Rezension

Humorvoll, feinsinnig und spannend

Lange Krallen -

Lange Krallen
von Oliver Uschmann

Ein schwarzer Kater, der sich benimmt wie ein Hund und ein detektivisches Gespür für Verdächtiges hat. Ein Dorf voller skurriler Gestalten, vom unsympathischen »Hühnerbaron« über die gutherzige alte Pfandflaschensammlerin bis hin zu den undurchsichtigen neuen Nachbarn. Eine geheimnisvolle Serie von Einbrüchen … Das sind die Zutaten zum wunderbaren neuen Kinderkrimi von Oliver Uschmann und Sylvia Witt. Ich bin kein Kind mehr, trotzdem wurde ich von der ersten Seite an in diese charmant-witzige und spannende Story hineingezogen.

Die Krimihandlung ist clever konzipiert und hat das Potenzial, alle Menschen, die mit Detektivgeschichten wie »Kalle Blomquist« und »Fünf Freunde« aufgewachsen sind, in die eigene Kindheit zurückzuversetzen.

Die Sprache ist leicht, aber dennoch lebendig und metaphernreich. Da lässt ein Löwenzahn seine Samen aufsteigen und sinken »wie hundert winzige Fallschirmspringer« oder »der Mond schwimmt milchig im Himmel wie ein Stück weiße Schokolade, das sich an der Rändern auflöst«. Solche zauberhaften Bilder zeigen, dass der Text seine junge Leserschaft ernst nimmt, und garantieren, dass auch erwachsene Leser ihre helle Freude haben.

Drittens sind die Figuren unglaublich liebevoll gestrickt. Die Freundschaft zwischen der Ich-Erzählerin Leonie und ihrem Kater Bobby ist wohl etwas, dass sich jedes Kind wünscht. Darüber hinaus ist Leonie eine echte Sympathieträgerin: Sie wirkt taff aber mitfühlend, hat ein starkes Unrechtsbewusstsein und spielt besser Fußball als die Jungs. Auch die Nebencharaktere sind toll ausgestaltet. Etwa Leonies Vater, der Haus und Garten pflegt (und sich in einen kleinen Wettstreit mit dem überordentlichen Nachbarn hineinsteigert), während die Mutter als engagierte Journalistin das Geld nach Hause holt.
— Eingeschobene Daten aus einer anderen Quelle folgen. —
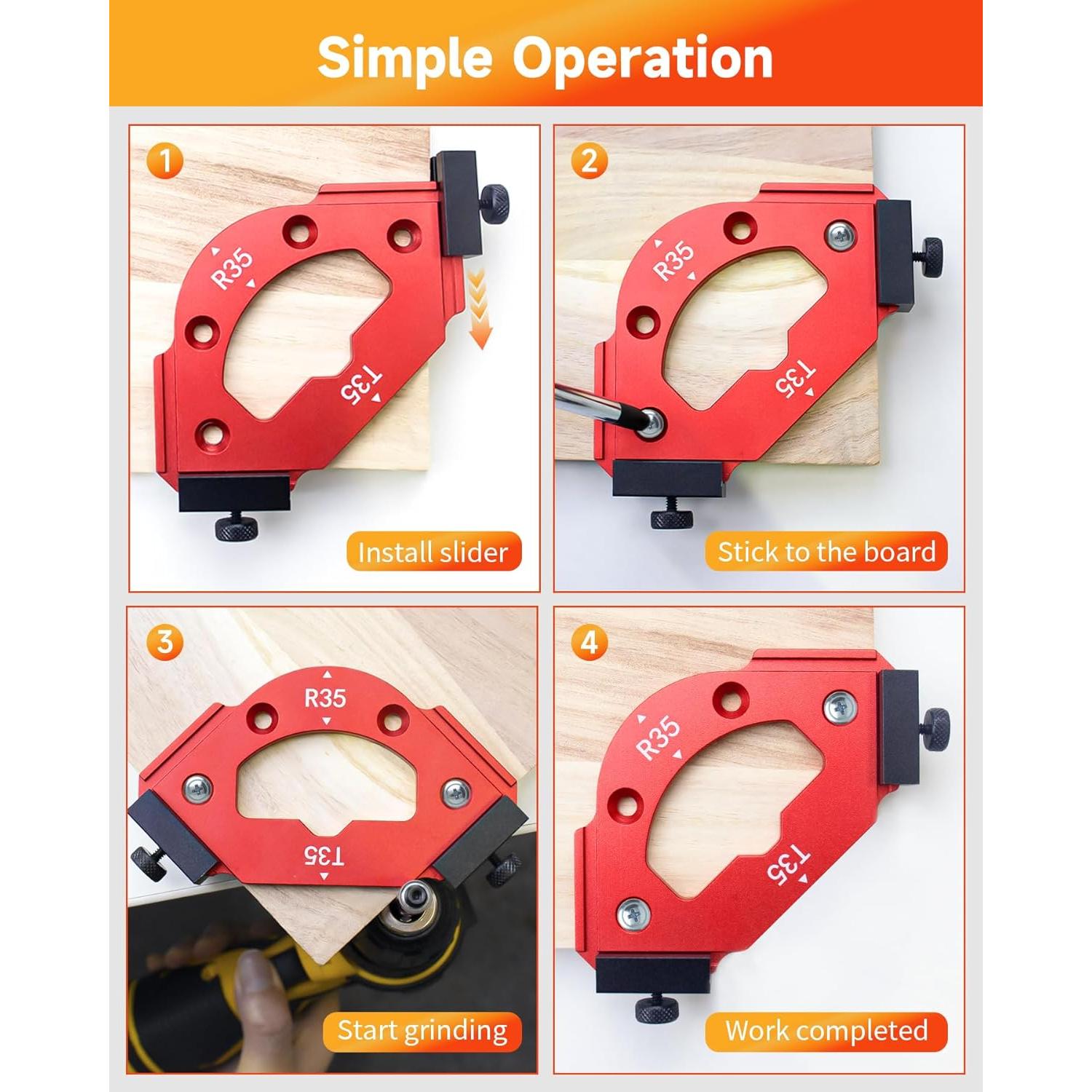 Simple Operation

1
R35
T35
Install slider

2
R35
T35
Stick to the board

3
R35
T35
Start grinding

4
R35
T35
Work completed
Dem gegenüber wird der sogenannte »Dorfadel« Loriot-haft überzeichnet, was für manchen Schmunzler sorgt. Mein persönliches Highlight: der merkwürdige zwölfjährige Nachbarsjunge beim Trampolinspringen …

Hervorzuheben sind auch die kleinen Kommentare zu aktuellen Themen wie Klimawandel, Massentierhaltung oder Alltagsrassismus, die immer mal wieder in die Handlung einfließen. Dies geschieht jedoch nie mit dem erhobenen Zeigefinger. Vielmehr ergeben sich die Denkanstöße durch Leonies klare, unverfälschte Kindersicht und werden geschickt und humorvoll in die Szenen eingewoben.

Fazit: »Lange Krallen« ist ein Kinderkrimi, der mit seinem feinen Humor, sympathisch-schrägen Charakteren, einem authentischen Dorf-Setting und lebendiger, bildhafter Sprache Lesern jeden Alters Spaß macht. Ich hatte das Buch an einem Sonntag durch und hoffe auf mehr Abenteuer von Leonie und ihrem Kater.